» Records shown
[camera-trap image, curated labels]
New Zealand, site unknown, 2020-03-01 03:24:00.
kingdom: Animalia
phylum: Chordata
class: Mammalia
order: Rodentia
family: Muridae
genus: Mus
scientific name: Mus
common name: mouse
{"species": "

» Task instructions
Reproduce each entry precisely, so that nothing differs from the original.

» Task output
[camera-trap image, curated labels]
New Zealand, site unknown, 2020-03-01 03:24:00.
kingdom: Animalia
phylum: Chordata
class: Mammalia
order: Rodentia
family: Muridae
genus: Mus
scientific name: Mus
common name: mouse
{"species": "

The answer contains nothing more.